Il faisait très chaud en ce début de mois de juillet. Malgré toutes les fenêtres ouvertes il faisait mourant dans la voiture. Il fallait souvent s’arrêter pour se désaltérer et pour que M. Garin ne s’endorme pas à cause de la chaleur et de la longueur du trajet.

Peu avant Lyon, M. Garin décida de s’arrêter à l’hôtel. La radio annonçait de nombreux embouteillages dans le tunnel de Lyon et sur le périphérique suite aux départs en vacances. Tout le monde était épuisé par le trajet. Les enfants avaient envie que leur père téléphone à l’hôpital pour demander des nouvelles de leur mère. Et puis, tout le monde avait faim, soif et chaud. En fin d’après-midi, M. Garin arrêta la voiture sur le parking d’un bel hôtel en bord de route. Heureusement il y restait encore des chambres libres malgré les nombreux touristes ayant eu la même idée.

Pendant que les enfants s’installèrent pour la nuit, M. Garin téléphona à l’hôpital de Carpentras pour prendre des nouvelles de son épouse. Cette fois elle était éveillée et put lui parler. Tout allait aussi bien que possible. Elle était impatiente de revoir ses enfants et son mari et les embrassait tous en leur souhaitant bonne route pour la dernière partie du voyage.

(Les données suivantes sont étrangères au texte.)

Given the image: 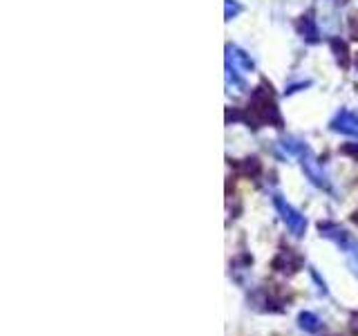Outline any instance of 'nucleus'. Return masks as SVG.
<instances>
[{"label": "nucleus", "mask_w": 358, "mask_h": 336, "mask_svg": "<svg viewBox=\"0 0 358 336\" xmlns=\"http://www.w3.org/2000/svg\"><path fill=\"white\" fill-rule=\"evenodd\" d=\"M318 229H320V235H324L327 240H331L336 246H338L341 251H345L347 255L358 251V242L354 240V235L350 231H345L341 229L338 224H334V222H320L318 224Z\"/></svg>", "instance_id": "7ed1b4c3"}, {"label": "nucleus", "mask_w": 358, "mask_h": 336, "mask_svg": "<svg viewBox=\"0 0 358 336\" xmlns=\"http://www.w3.org/2000/svg\"><path fill=\"white\" fill-rule=\"evenodd\" d=\"M298 328L307 334H318L322 330V321L313 312H300L298 314Z\"/></svg>", "instance_id": "423d86ee"}, {"label": "nucleus", "mask_w": 358, "mask_h": 336, "mask_svg": "<svg viewBox=\"0 0 358 336\" xmlns=\"http://www.w3.org/2000/svg\"><path fill=\"white\" fill-rule=\"evenodd\" d=\"M331 128L343 132V134H352V137H358V117L352 115V112H341V115L331 121Z\"/></svg>", "instance_id": "39448f33"}, {"label": "nucleus", "mask_w": 358, "mask_h": 336, "mask_svg": "<svg viewBox=\"0 0 358 336\" xmlns=\"http://www.w3.org/2000/svg\"><path fill=\"white\" fill-rule=\"evenodd\" d=\"M311 278L313 280H316V285H318V289H320V294H324V296H327V285H324V280L316 274V272H313V269H311Z\"/></svg>", "instance_id": "1a4fd4ad"}, {"label": "nucleus", "mask_w": 358, "mask_h": 336, "mask_svg": "<svg viewBox=\"0 0 358 336\" xmlns=\"http://www.w3.org/2000/svg\"><path fill=\"white\" fill-rule=\"evenodd\" d=\"M302 255H298L294 249H285V251H280L275 258H273V272L278 274H285V276H294L296 272H300V267H302Z\"/></svg>", "instance_id": "20e7f679"}, {"label": "nucleus", "mask_w": 358, "mask_h": 336, "mask_svg": "<svg viewBox=\"0 0 358 336\" xmlns=\"http://www.w3.org/2000/svg\"><path fill=\"white\" fill-rule=\"evenodd\" d=\"M273 206L278 209L280 218L285 220V224L289 227V231L294 233L296 238H300V235H305V231H307V220H305V216H302V213H298L282 195H273Z\"/></svg>", "instance_id": "f03ea898"}, {"label": "nucleus", "mask_w": 358, "mask_h": 336, "mask_svg": "<svg viewBox=\"0 0 358 336\" xmlns=\"http://www.w3.org/2000/svg\"><path fill=\"white\" fill-rule=\"evenodd\" d=\"M229 61H233L235 63V70H251V67H253V63H251V59H249V56H246L244 52H240V50H231L229 48Z\"/></svg>", "instance_id": "0eeeda50"}, {"label": "nucleus", "mask_w": 358, "mask_h": 336, "mask_svg": "<svg viewBox=\"0 0 358 336\" xmlns=\"http://www.w3.org/2000/svg\"><path fill=\"white\" fill-rule=\"evenodd\" d=\"M289 298L278 287H260L253 291L251 305L260 312H282Z\"/></svg>", "instance_id": "f257e3e1"}, {"label": "nucleus", "mask_w": 358, "mask_h": 336, "mask_svg": "<svg viewBox=\"0 0 358 336\" xmlns=\"http://www.w3.org/2000/svg\"><path fill=\"white\" fill-rule=\"evenodd\" d=\"M347 265H350V269H352V274L358 278V251H354V253H350L347 255Z\"/></svg>", "instance_id": "6e6552de"}]
</instances>
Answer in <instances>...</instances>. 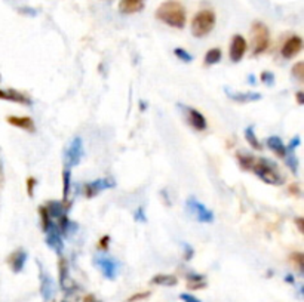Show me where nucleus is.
<instances>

M. Garin transmit les souhaits de son épouse. Les enfants furent heureux d’apprendre que leur mère se portait mieux.

Après une bonne douche et un dîner léger au restaurant de l’hôtel, les enfants allèrent se coucher. Leurs yeux se fermaient d’eux-mêmes à cause du voyage et de la chaleur.

Le lendemain, après un copieux petit déjeuner, la petite famille reprit la route pour la dernière partie du trajet.